■ **LESETEXT**:
= = =

Widmer (sp, LU) forderte mit einer weiteren Minderheit die gesetzliche Verankerung eines Forschungsverbotes an menschlichen Embryonen. Er anerkannte, dass dieses Verbot aufgrund des Verfassungsartikels bereits besteht, wollte aber eine explizite Erwähnung im Gesetz, weil neuerdings zwischen therapeutischer und nicht therapeutischer Forschung unterschieden werde. Die Sprecherin der Mehrheit meinte, mit dem Verbot der Keimbahntherapie sei bereits auf Verfassungsstufe ein Riegel geschoben, musste aber zugeben, dass die Abgrenzung zwischen erlaubter und unzulässiger Forschung schwierig werden könnte. Bundesrat Koller verwies darauf, dass neben den Eingriffen in die menschliche Keimbahn auch das Klonen sowie die Chimären- und Hybridenbildung ohnehin verboten und Missbräuche damit auszuschliessen seien. Der Antrag wurde mit 69 zu 57 Stimmen knapp abgelehnt [41].

= = =

■ **EINGABEDATEN**:
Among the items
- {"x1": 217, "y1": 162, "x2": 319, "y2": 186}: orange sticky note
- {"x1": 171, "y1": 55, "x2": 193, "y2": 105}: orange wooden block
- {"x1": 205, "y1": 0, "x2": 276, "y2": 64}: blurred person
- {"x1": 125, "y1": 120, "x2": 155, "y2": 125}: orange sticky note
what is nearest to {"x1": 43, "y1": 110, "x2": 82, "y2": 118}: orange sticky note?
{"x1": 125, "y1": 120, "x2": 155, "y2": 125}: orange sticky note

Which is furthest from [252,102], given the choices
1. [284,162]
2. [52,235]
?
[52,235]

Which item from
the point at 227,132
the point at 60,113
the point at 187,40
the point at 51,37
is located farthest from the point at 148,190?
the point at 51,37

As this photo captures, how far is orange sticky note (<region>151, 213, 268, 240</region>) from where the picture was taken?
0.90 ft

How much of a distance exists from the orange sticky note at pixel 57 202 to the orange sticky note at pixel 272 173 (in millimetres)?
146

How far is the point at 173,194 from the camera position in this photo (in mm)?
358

= = =

Mit wie vielen Stimmen wurde Widmers Antrag laut dem Lesetext abgelehnt?

■ **ERGEBNIS**:
Mit 69 zu 57 Stimmen.